- Stated task a
Pull out every line of the entries that contains the word "trousers", treating uppercase and lowercase as different.

Except concerns of lagging too much behind the schedule, I like to rewrite any part of my code if it is necessary. I'll give my feedback after reading your commit.

I do this without further discussion but in a separate commit which makes it revertable

This has been superseded by the wrapped QProcess signals

a) Git commands don't raise GitError only because of something present in stderr b) Through checking self._stderr and _stdout for "None" it is possible to determine a job has completed. c) run_blocking returns a (stdout, stderr) tuple, the async version also populates these two properties => Of course these changes have to be reflected by the callers (= currently gitrepoo.Repo() )

uliska · 2017-06-29T10:03:50Z

I've added some more commits reshaping and cleaning gitjob.py even more, and I think we should go that way, updating the "caller" accordingly.

I would also suggest to continue with #974 (comment) and especially #974 (comment),
but I would rather merge this Pull Request back to the rewrite-vcs branch first.

wenxin-bupt · 2017-06-29T13:14:51Z

I think we have different abstract of Git().

I take a Git() instance as a Git command shell. As long as it is alive, I can give it commands and it outputs the result.

Your Git() is a wrapped QProcess. When we need to run a command, we instantiate a Git() and connect the related functions with it.

If we instantiate and run a Git() object in a function, will it still work when the function ends execution and the Git() object is destroyed?

- Stated task b
For each statement about the Git discussion, answer yes or no to whether it agrees with the text, and quote the words that decide it. (i) uliska wants this Pull Request merged back to the rewrite-vcs branch before work continues on #974. (ii) wenxin-bupt thinks of a Git() instance as a wrapped QProcess. (iii) run_blocking returns a (stdout, stderr) tuple.

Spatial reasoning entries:

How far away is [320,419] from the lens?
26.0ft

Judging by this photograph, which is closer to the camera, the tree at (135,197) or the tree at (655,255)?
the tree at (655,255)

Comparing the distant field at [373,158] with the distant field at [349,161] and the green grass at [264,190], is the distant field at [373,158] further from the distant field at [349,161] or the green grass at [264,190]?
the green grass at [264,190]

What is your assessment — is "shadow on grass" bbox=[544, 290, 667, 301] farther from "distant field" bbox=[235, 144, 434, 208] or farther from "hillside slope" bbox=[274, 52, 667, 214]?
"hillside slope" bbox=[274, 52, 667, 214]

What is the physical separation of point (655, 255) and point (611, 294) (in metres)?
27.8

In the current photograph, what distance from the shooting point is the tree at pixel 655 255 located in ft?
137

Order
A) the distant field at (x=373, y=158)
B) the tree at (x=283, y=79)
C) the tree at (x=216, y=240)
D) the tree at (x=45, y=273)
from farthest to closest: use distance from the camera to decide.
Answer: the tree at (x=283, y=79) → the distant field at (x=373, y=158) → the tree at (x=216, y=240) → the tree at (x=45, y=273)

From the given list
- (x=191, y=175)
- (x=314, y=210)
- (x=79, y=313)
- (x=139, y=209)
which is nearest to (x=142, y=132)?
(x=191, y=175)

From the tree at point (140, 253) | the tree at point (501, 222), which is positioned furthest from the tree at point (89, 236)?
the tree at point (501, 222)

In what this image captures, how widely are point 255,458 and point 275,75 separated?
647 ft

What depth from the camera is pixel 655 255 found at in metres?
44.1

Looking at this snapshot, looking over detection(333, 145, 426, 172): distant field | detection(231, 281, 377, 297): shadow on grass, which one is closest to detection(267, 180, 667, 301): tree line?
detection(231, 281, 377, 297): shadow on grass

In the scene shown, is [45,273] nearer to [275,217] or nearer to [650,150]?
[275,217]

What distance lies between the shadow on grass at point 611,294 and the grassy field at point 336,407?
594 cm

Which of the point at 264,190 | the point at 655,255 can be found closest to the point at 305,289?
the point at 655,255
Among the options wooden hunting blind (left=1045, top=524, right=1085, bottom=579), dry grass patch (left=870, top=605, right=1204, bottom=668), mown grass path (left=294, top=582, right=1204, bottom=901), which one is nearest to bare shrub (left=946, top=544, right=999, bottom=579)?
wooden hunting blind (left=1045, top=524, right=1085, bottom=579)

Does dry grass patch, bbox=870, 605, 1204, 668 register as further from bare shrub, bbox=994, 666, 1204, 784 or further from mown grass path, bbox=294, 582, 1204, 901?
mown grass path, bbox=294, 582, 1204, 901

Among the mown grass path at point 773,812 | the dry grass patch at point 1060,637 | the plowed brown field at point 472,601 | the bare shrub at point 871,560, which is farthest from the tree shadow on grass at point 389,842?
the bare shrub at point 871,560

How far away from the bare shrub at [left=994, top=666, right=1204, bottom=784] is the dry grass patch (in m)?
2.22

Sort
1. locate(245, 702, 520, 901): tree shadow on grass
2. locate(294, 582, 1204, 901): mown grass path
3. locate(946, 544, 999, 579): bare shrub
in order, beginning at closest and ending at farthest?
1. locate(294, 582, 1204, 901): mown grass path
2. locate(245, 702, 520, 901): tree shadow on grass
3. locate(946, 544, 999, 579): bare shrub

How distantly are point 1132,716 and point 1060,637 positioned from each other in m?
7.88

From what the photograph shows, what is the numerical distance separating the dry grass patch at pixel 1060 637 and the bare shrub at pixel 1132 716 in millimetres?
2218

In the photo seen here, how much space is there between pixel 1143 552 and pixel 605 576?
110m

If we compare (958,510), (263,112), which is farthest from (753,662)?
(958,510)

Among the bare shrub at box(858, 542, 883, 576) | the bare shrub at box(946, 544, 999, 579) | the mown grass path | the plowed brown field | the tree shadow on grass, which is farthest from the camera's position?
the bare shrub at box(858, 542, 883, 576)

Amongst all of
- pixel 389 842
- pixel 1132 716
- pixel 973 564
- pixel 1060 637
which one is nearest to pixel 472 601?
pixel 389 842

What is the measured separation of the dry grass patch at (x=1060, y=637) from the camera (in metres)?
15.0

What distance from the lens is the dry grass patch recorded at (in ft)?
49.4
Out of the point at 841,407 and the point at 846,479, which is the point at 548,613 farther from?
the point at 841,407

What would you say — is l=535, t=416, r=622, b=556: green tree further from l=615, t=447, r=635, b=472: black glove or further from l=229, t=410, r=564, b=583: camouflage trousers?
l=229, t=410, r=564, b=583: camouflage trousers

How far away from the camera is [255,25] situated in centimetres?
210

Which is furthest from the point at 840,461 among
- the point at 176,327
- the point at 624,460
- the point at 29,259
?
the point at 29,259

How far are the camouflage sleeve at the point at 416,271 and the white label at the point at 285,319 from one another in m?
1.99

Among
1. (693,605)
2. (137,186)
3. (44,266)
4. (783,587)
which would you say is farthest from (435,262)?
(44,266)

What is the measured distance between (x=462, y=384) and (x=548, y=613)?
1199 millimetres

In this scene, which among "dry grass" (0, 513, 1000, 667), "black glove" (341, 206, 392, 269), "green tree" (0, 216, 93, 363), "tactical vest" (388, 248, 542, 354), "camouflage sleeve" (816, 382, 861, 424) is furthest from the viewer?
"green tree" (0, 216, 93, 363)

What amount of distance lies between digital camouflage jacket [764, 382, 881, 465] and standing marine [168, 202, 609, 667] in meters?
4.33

- Problem solution a
What would you say — is l=535, t=416, r=622, b=556: green tree further from l=615, t=447, r=635, b=472: black glove or further from l=229, t=410, r=564, b=583: camouflage trousers?
l=229, t=410, r=564, b=583: camouflage trousers

- Problem solution b
(i) Yes: "but I would rather merge this Pull Request back to the rewrite-vcs branch first."
(ii) No: "I take a Git() instance as a Git command shell."
(iii) Yes: "run_blocking returns a (stdout, stderr) tuple"